3 Comments

  1. Steven B. Tuttle
    December 23, 2012 at 5:06 pm

    I hope I can volunteer as a work at home capacity with my computer maybe 2 to 4 hours per day 3 days per week.
    Thank You in advance for considering this.
    How about if I can get the OCR data side by side with a card scan or picture of the card to verify the data that has been OCR’d correctly?

  2. David Hayes
    January 3, 2013 at 11:02 am

    Steven B. Tuttle’s remark suggests that the OCR data appear side-by-side on the screen with an image of the card that had been scanned to produce the data. Might I suggest a better idea?

    Why not have an imaging program function which automatically expands the space between lines of text on the card so that it becomes large enough to fit the OCR text? The OCR program knows where one line of text has reached bottom and where the next line has its top-most position. Having the OCR text directly above the image makes comparisons much easier, allowing difficult-to-spot differences to stand out because any letter or number in the middle of a line is positioned adjacent to its supposed counterpart.

  3. David Hayes
    January 3, 2013 at 11:23 am

    The blog post mentions the planned use of automated procedures to parse the data derived from the catalog cards, and suggests that some percentage of the parses will be misidentified by the computer program because some cards have data which is positioned or formatted differently than is normal for the cards. Some human checking of the results will be necessary.

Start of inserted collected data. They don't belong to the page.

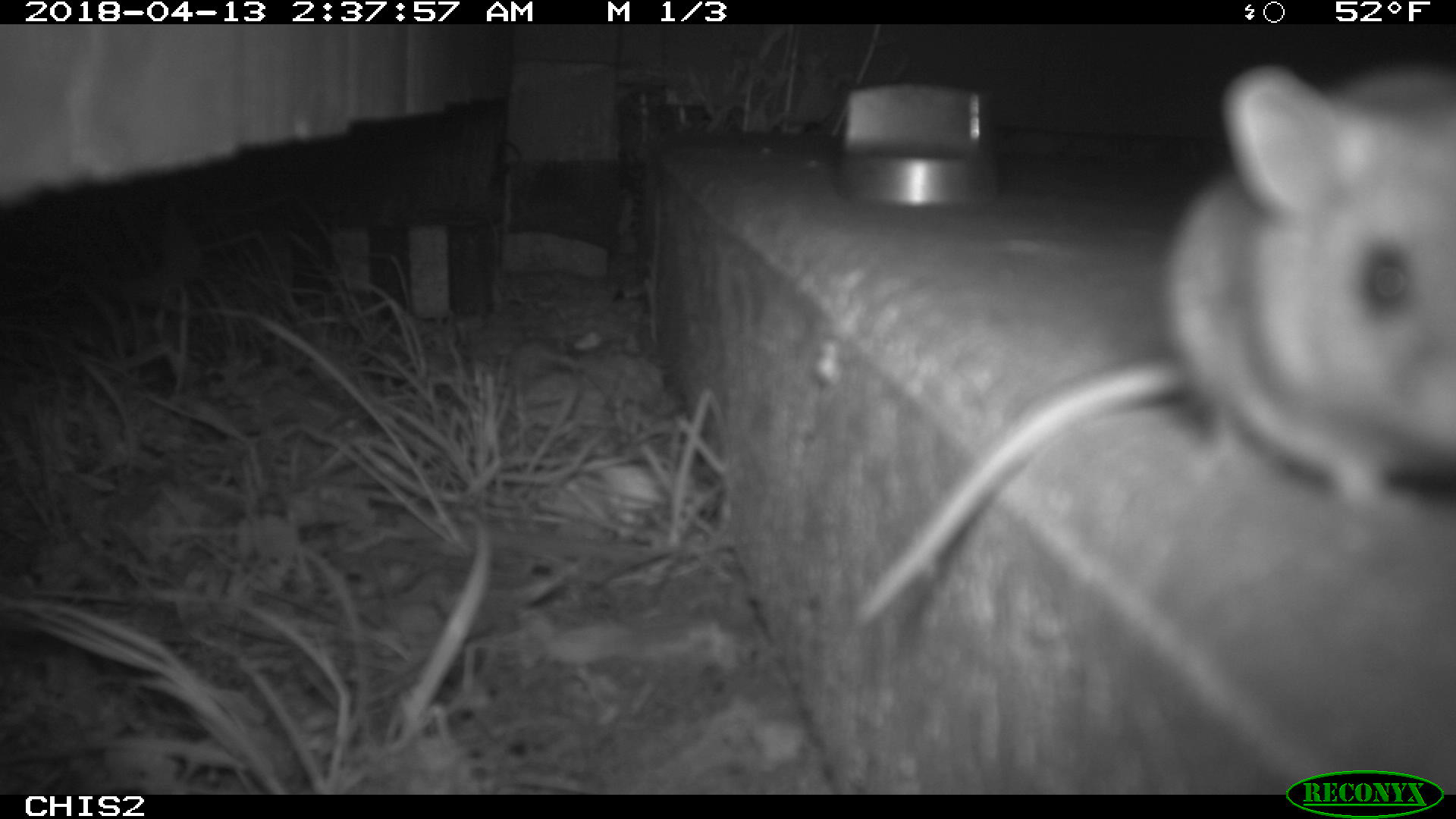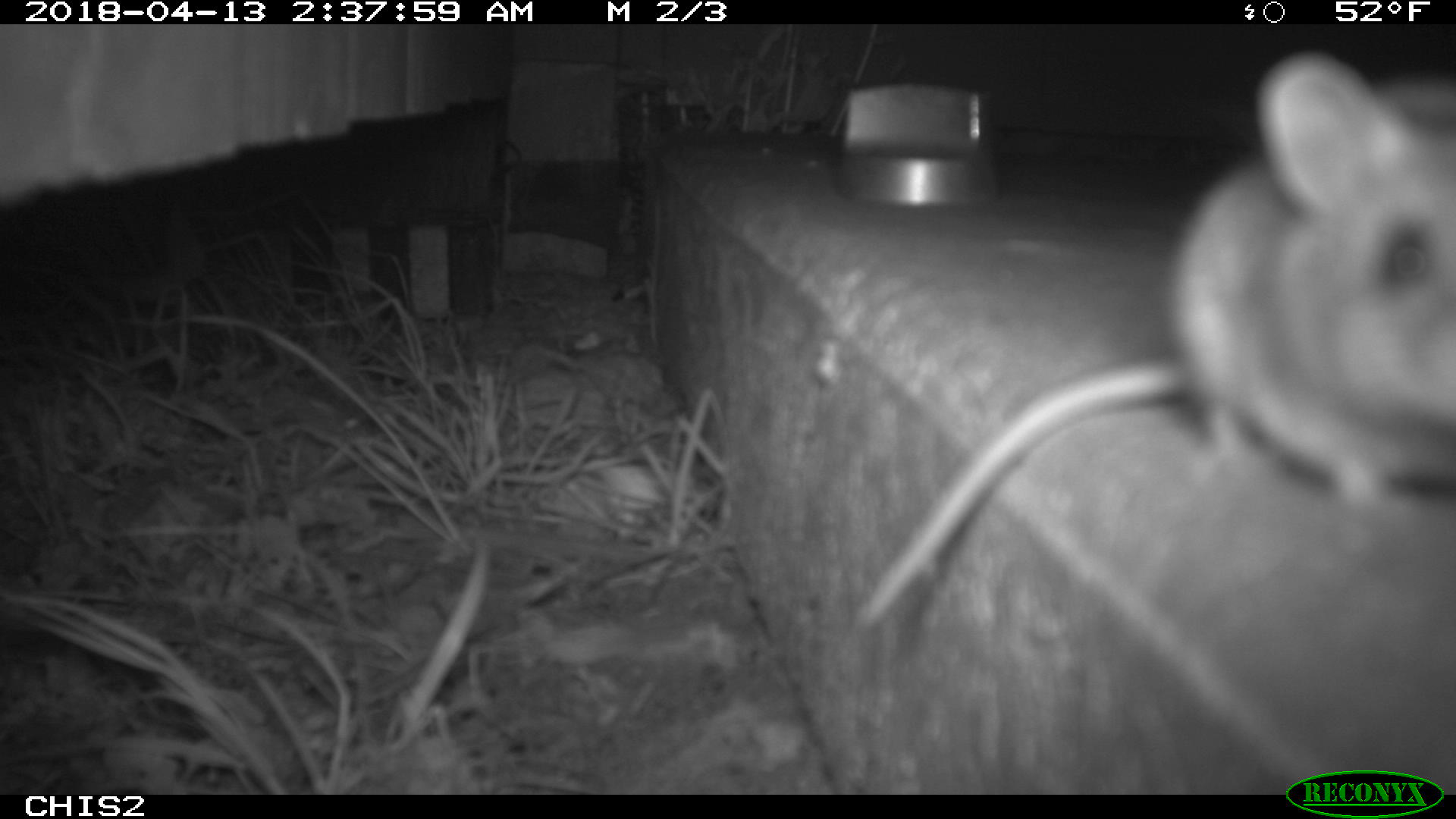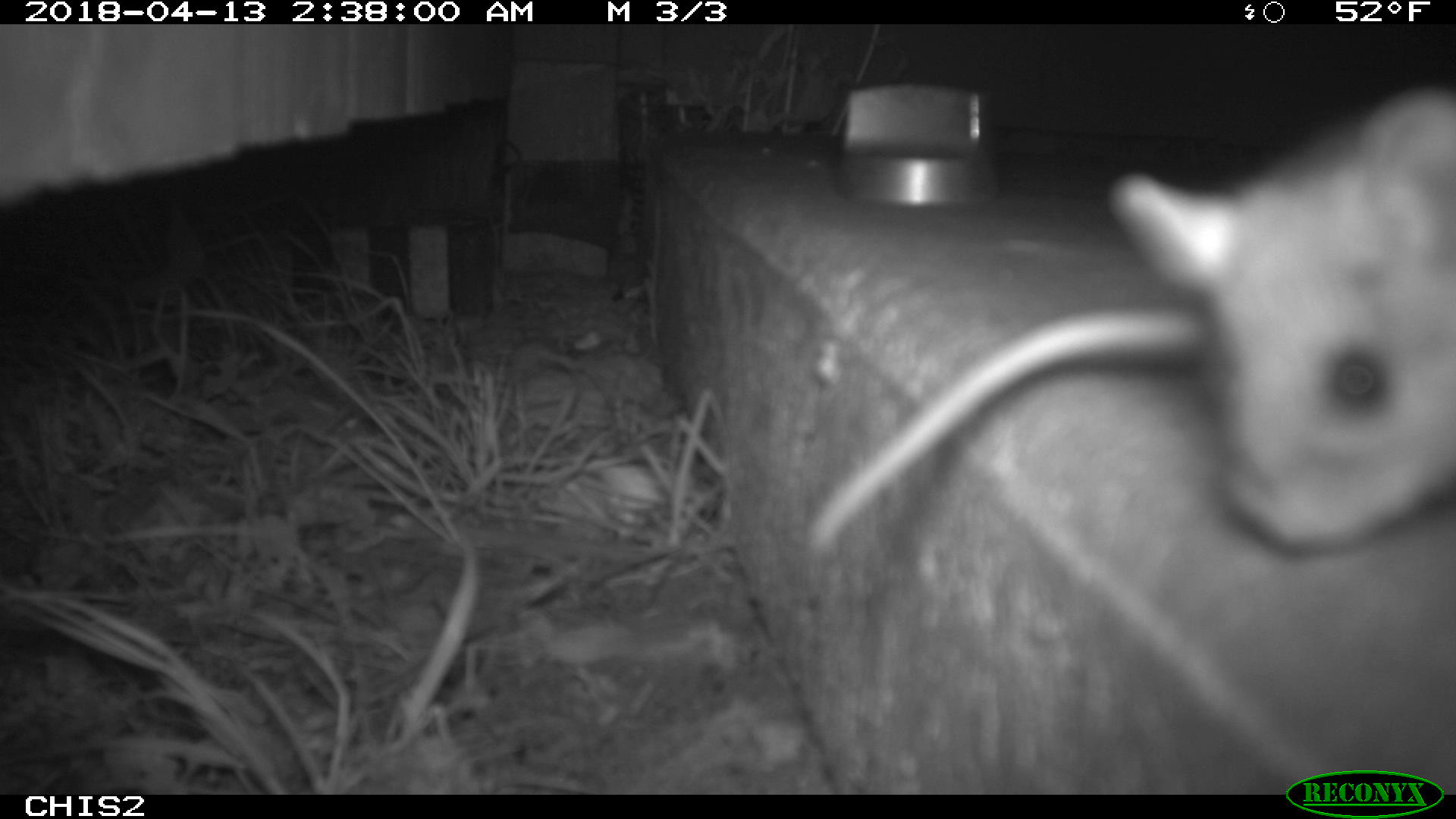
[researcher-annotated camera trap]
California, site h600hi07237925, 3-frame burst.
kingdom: Animalia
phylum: Chordata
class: Mammalia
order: Rodentia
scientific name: Rodentia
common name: rodent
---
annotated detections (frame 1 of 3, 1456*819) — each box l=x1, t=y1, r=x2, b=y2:
rodent: l=846, t=50, r=1455, b=625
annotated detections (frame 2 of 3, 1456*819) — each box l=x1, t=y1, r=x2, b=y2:
rodent: l=852, t=52, r=1455, b=626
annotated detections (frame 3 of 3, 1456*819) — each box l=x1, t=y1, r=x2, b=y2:
rodent: l=808, t=87, r=1455, b=557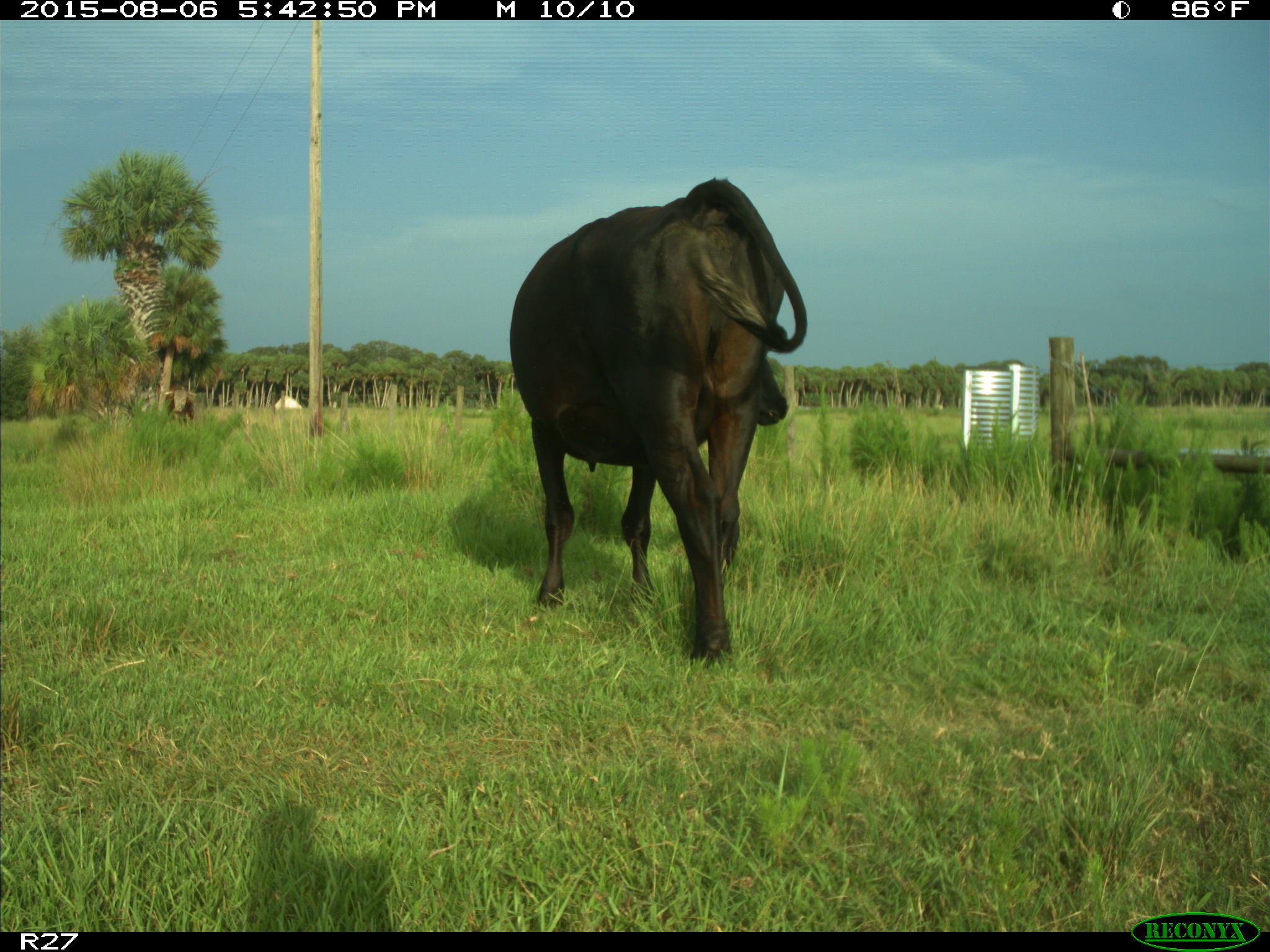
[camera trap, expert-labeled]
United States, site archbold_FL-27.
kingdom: Animalia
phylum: Chordata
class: Mammalia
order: Artiodactyla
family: Bovidae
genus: Bos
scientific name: Bos taurus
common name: domestic cow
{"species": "Bos taurus (domestic cow)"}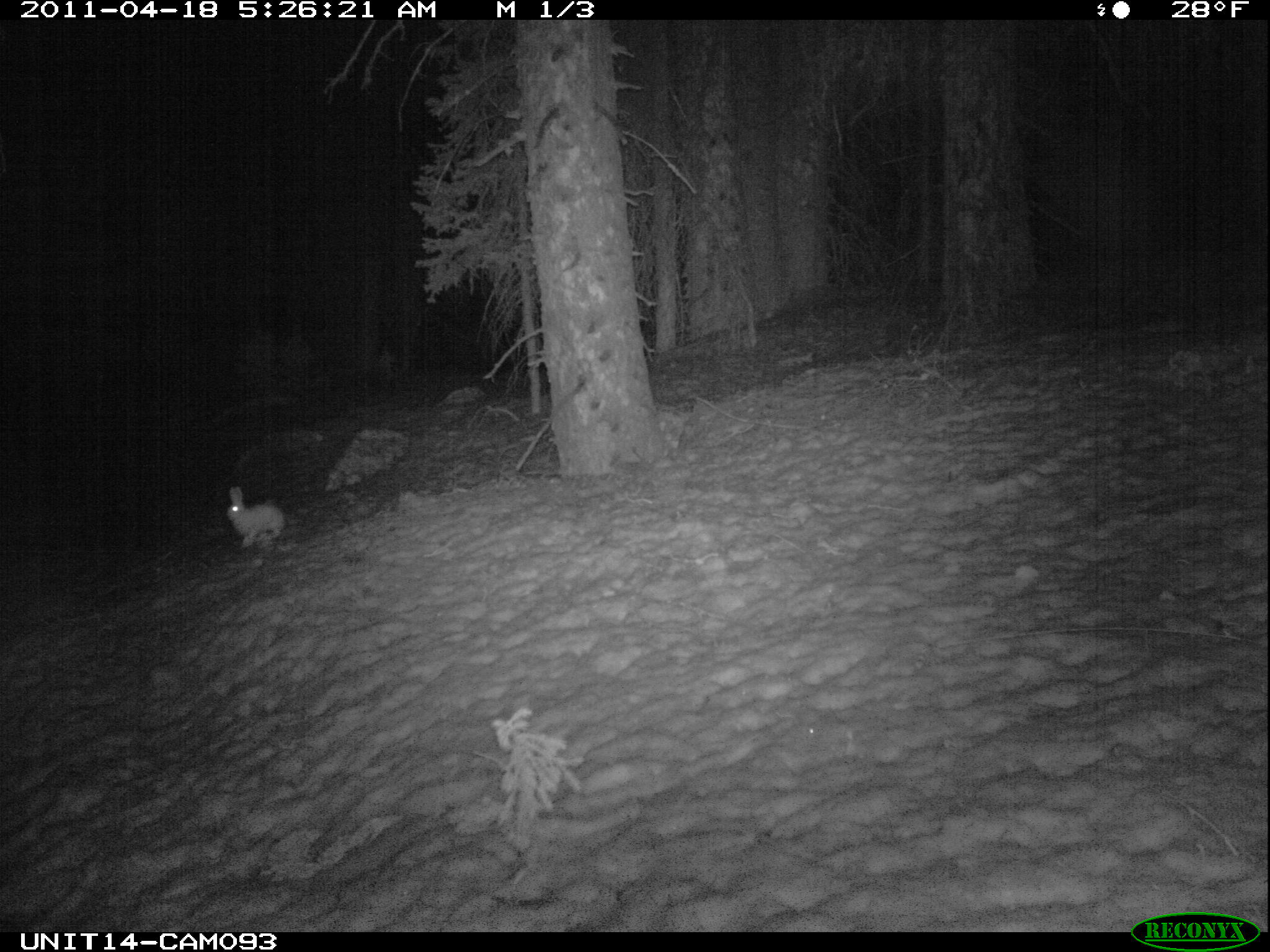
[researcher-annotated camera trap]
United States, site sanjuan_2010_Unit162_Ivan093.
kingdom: Animalia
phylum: Chordata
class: Mammalia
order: Lagomorpha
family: Leporidae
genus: Lepus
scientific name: Lepus americanus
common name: snowshoe hare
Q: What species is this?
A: Lepus americanus (snowshoe hare).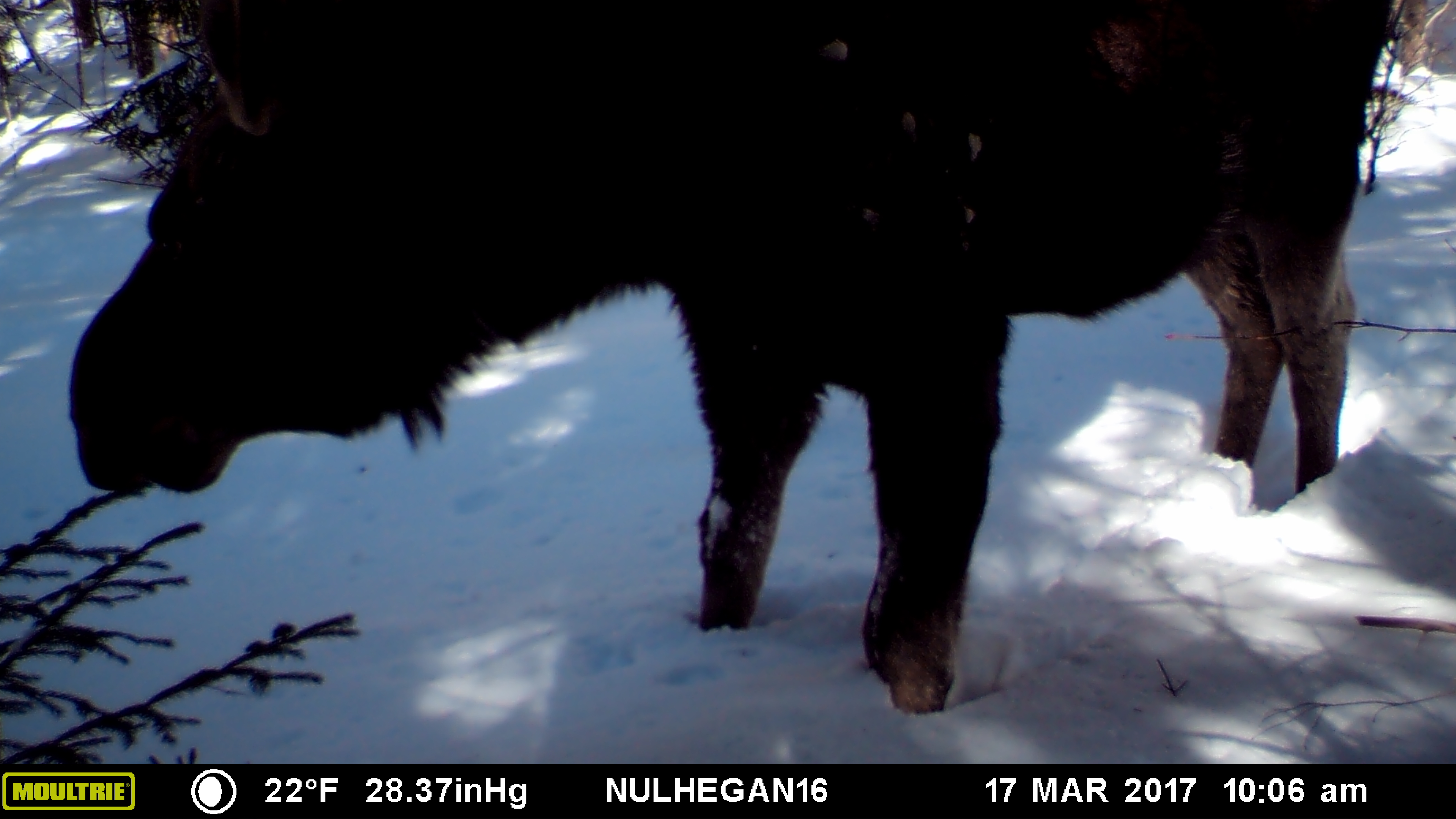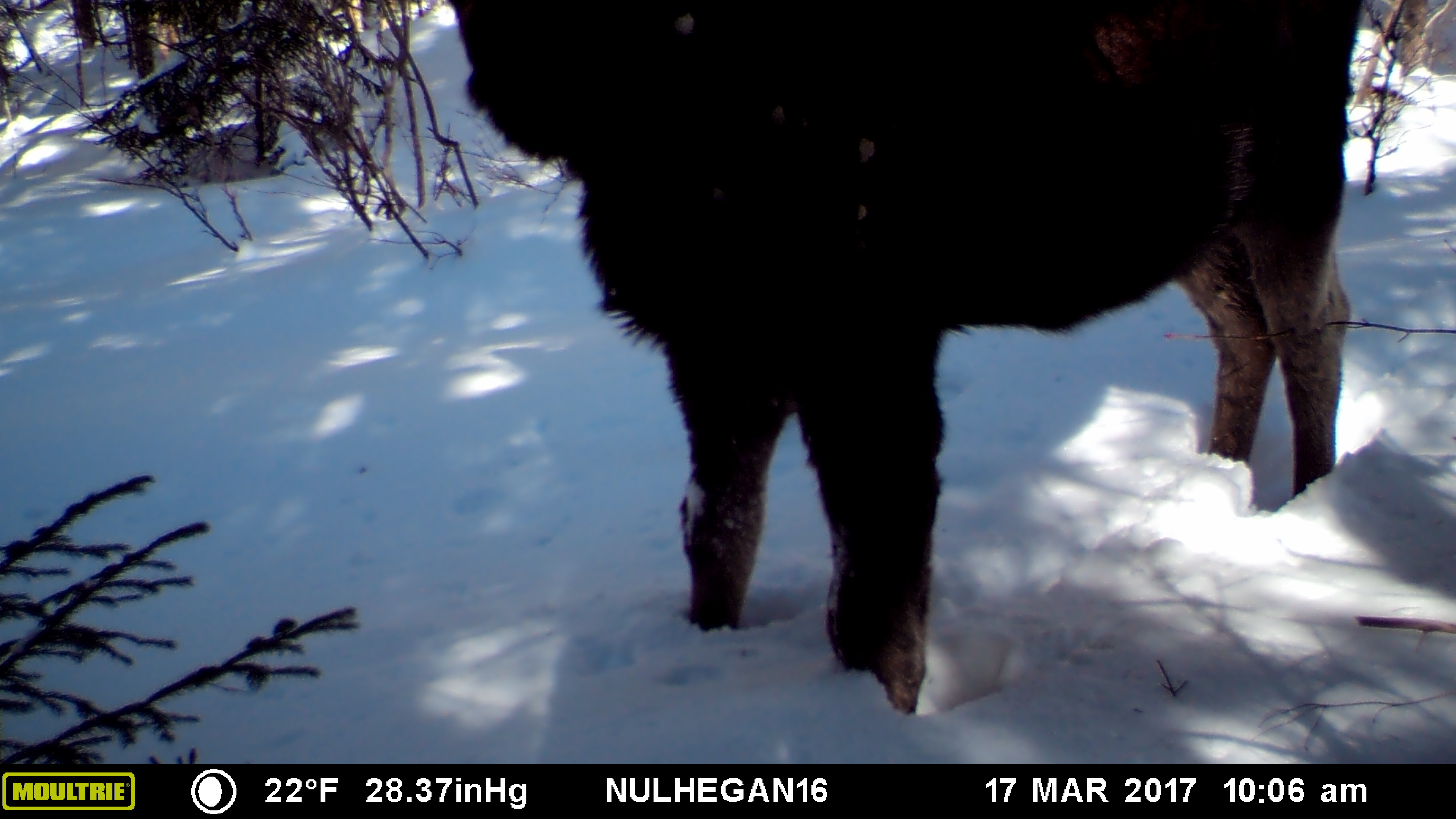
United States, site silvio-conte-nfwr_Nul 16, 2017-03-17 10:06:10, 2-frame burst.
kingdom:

    The human examination of the decisions made by the computer program as to where to parse and how to assign data fields, can be made easier by having the program place a bullet (of a type never seen on the catalog cards) where it determined to parse, and color-coding the data-field decisions. Thus, for example, the data identified by the program as being the registration number might get a light-yellow background. The date might get a light-green background. (The date is almost fool-proof to identify, because it will have one of twelve abbreviations for a month sandwiched between two groups of numbers.) The title might get an orange underline. In this way, a person might most-easily spot an error made by a computer..

    A computer program may well be written with enough intricacy that a paragraph block which begins “MARY STEVENS, M. D. W. B. Pictures, Inc.” would be recognized as consisting of a title which ends on “M. D.” (a common abbreviation in English) and an author name which begins with “W. B.” (some human authors give their first and middle names as initials and spell out only the surname). However, some decisions will be made incorrectly by a program because human judgment can ferret out practices too uncommon to be thought of during the programming phase. This is where having different color underlinings or backgrounds would assist the person tasked with identifying poor decisions by the computer as to where to parse and assign text into data fields.